Render the material as a Markdown table with the columns "Row" and "Line," from the line holding "If comparing the" through the end of the material, inclusive. Number each row and leave out blank lines.
begin DATA ENTRIES
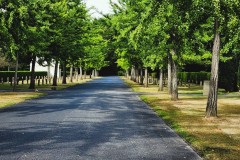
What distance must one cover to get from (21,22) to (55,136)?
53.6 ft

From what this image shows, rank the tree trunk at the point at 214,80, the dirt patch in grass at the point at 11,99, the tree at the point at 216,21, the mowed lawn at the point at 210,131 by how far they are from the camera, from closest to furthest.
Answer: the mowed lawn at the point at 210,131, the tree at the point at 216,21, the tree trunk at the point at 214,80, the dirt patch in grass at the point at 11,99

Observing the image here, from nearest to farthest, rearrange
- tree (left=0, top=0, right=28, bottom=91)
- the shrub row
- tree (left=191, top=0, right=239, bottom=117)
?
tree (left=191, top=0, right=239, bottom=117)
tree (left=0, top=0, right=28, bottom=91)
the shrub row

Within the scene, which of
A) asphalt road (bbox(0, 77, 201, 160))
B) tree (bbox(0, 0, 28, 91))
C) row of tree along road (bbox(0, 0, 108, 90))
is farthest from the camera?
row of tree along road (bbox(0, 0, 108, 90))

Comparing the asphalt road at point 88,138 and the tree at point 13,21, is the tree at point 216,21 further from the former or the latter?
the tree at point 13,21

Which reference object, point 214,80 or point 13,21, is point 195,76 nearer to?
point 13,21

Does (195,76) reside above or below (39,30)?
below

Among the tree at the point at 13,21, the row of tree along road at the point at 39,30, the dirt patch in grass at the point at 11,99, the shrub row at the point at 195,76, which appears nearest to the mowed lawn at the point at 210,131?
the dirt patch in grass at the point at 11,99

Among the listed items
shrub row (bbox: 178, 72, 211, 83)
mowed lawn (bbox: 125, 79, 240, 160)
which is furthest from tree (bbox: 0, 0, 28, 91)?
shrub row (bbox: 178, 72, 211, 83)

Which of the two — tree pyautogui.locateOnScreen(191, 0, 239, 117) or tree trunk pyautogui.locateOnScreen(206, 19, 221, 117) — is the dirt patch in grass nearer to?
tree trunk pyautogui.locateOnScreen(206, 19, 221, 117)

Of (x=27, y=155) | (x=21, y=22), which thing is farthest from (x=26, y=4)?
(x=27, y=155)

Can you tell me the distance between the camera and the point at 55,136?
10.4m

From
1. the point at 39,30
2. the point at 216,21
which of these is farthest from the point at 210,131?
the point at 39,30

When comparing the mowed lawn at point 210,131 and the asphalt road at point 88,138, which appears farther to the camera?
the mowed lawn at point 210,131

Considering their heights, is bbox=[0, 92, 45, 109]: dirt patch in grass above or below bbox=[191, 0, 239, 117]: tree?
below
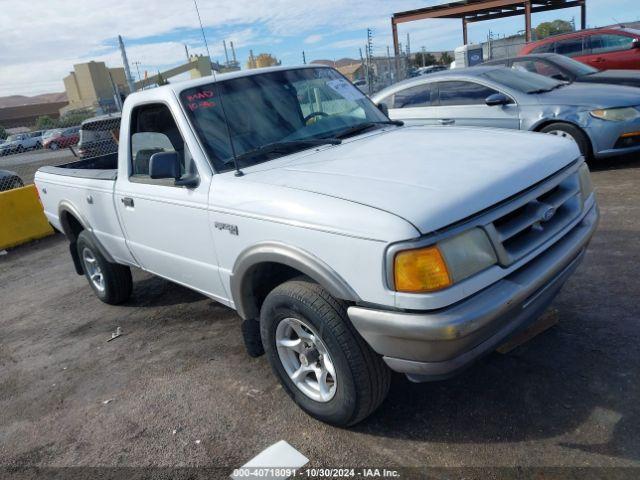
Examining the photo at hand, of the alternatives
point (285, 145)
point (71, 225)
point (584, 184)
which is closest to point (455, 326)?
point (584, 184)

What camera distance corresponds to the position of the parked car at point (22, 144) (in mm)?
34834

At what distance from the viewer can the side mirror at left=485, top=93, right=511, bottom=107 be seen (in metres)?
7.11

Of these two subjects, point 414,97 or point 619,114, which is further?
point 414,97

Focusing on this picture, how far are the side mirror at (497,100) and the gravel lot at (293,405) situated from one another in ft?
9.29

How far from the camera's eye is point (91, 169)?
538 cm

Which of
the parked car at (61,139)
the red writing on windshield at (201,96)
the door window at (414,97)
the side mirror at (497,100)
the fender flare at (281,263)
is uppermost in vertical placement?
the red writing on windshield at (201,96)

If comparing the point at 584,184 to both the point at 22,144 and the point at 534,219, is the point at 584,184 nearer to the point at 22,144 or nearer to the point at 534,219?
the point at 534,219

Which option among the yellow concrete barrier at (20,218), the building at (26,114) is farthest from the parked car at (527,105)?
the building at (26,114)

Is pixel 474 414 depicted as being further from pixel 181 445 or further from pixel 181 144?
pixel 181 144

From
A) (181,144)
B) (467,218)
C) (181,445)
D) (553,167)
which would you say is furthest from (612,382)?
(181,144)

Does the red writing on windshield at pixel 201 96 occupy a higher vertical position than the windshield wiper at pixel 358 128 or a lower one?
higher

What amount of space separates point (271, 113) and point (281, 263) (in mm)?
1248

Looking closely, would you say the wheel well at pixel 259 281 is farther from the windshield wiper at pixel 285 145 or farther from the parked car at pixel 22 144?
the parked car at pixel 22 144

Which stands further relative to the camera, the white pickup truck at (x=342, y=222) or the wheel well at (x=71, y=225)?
end DATA ENTRIES
ANSWER IN FULL ::
| Row | Line |
|---|---|
| 1 | If comparing the point at 584,184 to both the point at 22,144 and the point at 534,219, is the point at 584,184 nearer to the point at 22,144 or nearer to the point at 534,219? |
| 2 | the point at 534,219 |
| 3 | Which option among the yellow concrete barrier at (20,218), the building at (26,114) is farthest from the parked car at (527,105)? |
| 4 | the building at (26,114) |
| 5 | Is pixel 474 414 depicted as being further from pixel 181 445 or further from pixel 181 144? |
| 6 | pixel 181 144 |
| 7 | From |
| 8 | A) (181,144) |
| 9 | B) (467,218) |
| 10 | C) (181,445) |
| 11 | D) (553,167) |
| 12 | which would you say is furthest from (612,382)? |
| 13 | (181,144) |
| 14 | Does the red writing on windshield at pixel 201 96 occupy a higher vertical position than the windshield wiper at pixel 358 128 or a lower one? |
| 15 | higher |
| 16 | What amount of space separates point (271, 113) and point (281, 263) (in mm)? |
| 17 | 1248 |
| 18 | Looking closely, would you say the wheel well at pixel 259 281 is farther from the windshield wiper at pixel 285 145 or farther from the parked car at pixel 22 144? |
| 19 | the parked car at pixel 22 144 |
| 20 | Which stands further relative to the camera, the white pickup truck at (x=342, y=222) or the wheel well at (x=71, y=225)? |